• MATERIAL PROVIDED:
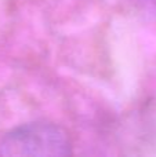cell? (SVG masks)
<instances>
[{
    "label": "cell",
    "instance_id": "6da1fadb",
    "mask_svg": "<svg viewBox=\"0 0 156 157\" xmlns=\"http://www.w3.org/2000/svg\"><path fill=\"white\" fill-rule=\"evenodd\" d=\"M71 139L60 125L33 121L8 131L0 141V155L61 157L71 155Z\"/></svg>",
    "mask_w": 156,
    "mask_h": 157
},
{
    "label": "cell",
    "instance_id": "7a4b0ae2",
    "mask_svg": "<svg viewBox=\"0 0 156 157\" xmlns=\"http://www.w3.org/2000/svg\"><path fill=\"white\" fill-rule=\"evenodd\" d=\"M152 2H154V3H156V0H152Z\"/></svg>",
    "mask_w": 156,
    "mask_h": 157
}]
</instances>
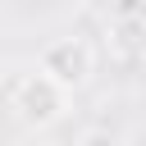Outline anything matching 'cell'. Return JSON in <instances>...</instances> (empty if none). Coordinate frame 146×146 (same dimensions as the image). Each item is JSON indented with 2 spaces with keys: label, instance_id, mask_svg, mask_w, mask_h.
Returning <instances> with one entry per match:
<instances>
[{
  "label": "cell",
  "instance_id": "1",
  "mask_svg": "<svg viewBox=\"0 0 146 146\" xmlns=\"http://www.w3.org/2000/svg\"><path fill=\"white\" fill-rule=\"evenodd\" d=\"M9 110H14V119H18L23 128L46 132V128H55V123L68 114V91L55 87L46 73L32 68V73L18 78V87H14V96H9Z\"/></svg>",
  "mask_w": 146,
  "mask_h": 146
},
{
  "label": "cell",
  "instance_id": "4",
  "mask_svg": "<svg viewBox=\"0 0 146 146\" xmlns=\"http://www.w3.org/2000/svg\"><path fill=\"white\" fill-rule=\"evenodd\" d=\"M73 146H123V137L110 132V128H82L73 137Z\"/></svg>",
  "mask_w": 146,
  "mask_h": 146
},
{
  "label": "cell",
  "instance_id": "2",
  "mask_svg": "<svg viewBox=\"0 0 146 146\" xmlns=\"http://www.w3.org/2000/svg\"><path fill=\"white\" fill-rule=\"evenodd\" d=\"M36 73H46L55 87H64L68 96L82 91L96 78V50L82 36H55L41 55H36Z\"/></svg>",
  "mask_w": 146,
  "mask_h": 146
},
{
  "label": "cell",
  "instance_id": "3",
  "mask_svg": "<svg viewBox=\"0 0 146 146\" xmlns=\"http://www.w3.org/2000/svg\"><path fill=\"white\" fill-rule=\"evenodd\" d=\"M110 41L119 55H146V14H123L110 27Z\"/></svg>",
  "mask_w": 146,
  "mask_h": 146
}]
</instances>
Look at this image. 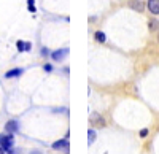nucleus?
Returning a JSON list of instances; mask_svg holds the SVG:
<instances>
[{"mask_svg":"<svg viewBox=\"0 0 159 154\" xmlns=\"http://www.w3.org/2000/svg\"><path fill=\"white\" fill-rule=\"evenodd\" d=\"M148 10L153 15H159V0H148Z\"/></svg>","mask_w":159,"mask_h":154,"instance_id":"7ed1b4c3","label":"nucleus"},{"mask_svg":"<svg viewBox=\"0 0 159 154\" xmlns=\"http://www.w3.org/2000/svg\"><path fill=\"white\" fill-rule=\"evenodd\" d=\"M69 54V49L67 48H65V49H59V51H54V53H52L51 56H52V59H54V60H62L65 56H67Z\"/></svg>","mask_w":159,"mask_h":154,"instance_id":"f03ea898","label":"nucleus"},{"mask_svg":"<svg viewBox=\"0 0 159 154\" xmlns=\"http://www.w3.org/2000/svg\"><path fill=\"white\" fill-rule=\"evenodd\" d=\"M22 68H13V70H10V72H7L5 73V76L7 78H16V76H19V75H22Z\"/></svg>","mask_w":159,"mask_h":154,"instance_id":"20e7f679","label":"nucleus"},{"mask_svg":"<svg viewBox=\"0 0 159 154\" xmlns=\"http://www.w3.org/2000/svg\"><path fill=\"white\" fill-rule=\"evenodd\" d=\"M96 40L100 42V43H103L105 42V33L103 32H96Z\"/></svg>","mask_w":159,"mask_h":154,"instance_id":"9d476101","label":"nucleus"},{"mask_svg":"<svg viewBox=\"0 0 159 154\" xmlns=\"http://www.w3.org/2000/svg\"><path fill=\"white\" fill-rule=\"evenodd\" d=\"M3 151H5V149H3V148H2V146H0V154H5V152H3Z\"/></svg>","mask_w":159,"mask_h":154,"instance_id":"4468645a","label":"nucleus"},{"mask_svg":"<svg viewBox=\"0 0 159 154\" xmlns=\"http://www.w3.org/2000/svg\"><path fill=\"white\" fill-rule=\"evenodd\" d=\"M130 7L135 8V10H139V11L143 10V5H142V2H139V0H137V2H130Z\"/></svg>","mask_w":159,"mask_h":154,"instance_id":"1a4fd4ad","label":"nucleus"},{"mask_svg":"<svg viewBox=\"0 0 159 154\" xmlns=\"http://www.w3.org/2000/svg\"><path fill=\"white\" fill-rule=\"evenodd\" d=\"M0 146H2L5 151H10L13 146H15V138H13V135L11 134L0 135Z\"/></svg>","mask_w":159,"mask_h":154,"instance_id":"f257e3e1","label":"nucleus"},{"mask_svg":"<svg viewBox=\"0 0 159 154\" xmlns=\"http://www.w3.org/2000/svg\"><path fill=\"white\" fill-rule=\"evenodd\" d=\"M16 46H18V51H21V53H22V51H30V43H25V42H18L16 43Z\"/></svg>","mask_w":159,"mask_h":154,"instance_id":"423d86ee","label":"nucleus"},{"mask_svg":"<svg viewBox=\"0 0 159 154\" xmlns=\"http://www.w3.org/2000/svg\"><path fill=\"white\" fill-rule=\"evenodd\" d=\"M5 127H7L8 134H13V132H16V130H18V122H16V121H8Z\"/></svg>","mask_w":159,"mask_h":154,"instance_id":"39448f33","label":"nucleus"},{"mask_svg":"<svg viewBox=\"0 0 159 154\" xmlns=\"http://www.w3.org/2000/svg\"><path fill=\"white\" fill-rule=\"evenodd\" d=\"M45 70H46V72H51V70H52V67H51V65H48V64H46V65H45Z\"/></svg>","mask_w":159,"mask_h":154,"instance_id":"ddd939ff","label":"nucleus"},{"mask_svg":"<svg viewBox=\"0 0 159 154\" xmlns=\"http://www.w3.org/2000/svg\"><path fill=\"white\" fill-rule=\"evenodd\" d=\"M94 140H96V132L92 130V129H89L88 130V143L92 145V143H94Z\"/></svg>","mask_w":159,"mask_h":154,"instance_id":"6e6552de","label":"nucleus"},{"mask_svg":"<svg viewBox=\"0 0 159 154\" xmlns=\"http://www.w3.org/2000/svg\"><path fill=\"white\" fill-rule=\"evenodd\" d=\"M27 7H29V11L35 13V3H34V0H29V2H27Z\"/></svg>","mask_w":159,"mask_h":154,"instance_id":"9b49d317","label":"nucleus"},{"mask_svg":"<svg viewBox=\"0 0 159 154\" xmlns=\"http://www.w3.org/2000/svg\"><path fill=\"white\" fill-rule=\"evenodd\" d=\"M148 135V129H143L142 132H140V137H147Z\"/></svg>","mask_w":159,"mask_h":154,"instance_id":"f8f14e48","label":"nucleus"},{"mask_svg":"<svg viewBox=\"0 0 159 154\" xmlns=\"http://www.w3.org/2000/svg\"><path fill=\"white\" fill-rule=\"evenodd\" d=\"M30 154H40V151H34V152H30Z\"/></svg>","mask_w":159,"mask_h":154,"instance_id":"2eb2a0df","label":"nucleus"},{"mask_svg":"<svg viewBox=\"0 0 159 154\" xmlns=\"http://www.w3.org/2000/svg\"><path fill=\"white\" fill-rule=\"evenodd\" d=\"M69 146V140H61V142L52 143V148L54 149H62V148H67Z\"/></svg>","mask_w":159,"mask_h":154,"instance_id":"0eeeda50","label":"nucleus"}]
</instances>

• DO THIS: Tally the lines in the material above that contain the string "Returning", with case counting. How many are there? Reply with the number alone.

• THE REPLY: 2